How to detect the weather through sound?

Sound is the human ear’s perception of the density and density of air molecules in the atmosphere. For example, when we ring a bell, the bell is struck and vibrates. This vibration pushes the nearby air molecules, causing them to change in density. This periodic change in density spreads in the air. , forming a sound wave. When sound waves reach our ears, we hear the sound of a bell.

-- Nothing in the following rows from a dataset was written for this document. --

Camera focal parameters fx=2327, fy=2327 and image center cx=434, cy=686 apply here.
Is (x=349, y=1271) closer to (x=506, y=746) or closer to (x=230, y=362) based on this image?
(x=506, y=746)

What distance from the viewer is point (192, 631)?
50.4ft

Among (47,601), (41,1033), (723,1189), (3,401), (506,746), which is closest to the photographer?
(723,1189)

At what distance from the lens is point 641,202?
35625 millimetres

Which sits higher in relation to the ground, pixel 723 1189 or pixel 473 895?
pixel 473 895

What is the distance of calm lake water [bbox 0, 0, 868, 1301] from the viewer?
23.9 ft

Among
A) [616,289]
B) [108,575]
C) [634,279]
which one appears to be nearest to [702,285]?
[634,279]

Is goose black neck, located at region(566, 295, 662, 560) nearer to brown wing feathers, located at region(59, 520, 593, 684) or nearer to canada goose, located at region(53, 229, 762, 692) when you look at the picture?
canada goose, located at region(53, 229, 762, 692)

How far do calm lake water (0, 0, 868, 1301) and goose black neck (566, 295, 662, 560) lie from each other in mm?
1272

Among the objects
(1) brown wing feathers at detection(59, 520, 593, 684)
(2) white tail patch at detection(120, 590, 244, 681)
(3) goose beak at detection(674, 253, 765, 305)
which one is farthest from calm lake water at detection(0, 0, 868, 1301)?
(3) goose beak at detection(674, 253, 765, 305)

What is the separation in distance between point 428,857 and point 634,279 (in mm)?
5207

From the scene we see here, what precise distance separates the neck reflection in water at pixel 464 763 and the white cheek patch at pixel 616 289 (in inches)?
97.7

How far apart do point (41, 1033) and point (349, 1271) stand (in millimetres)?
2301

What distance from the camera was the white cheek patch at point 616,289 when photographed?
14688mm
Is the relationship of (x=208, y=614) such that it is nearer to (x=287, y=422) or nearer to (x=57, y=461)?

In recent years, research on using sound to detect the atmosphere has attracted people's attention. As early as 1901, people discovered that about 70 to 90 kilometers away from the area where the shell exploded, there was a quiet zone where explosions could not be heard. Outside of this quiet zone, there was an area where explosions could be heard. During World War I, this phenomenon attracted even more attention. Many pickups were placed at different distances around the explosion site to receive the sound of the explosion in order to study the propagation phenomenon of this abnormal sound wave. During World War II, people also used rockets to bring explosives to explode at high altitudes, and used ground pickups to detect them. These detections have proven that there is a high-temperature area about 50 kilometers high in the sky. The emergence of the quiet zone is due to the refraction of sound waves when they propagate at high altitudes.

But in recent years, equipment that uses sound waves to detect the atmosphere mainly uses sodar. Sodar can measure changes in atmospheric temperature and humidity with altitude and their tiny pulsations 1 to 2 kilometers below the ground. It can also measure wind direction, wind speed, frontal structure, convective thermal airflow, temperature inversion layer, etc.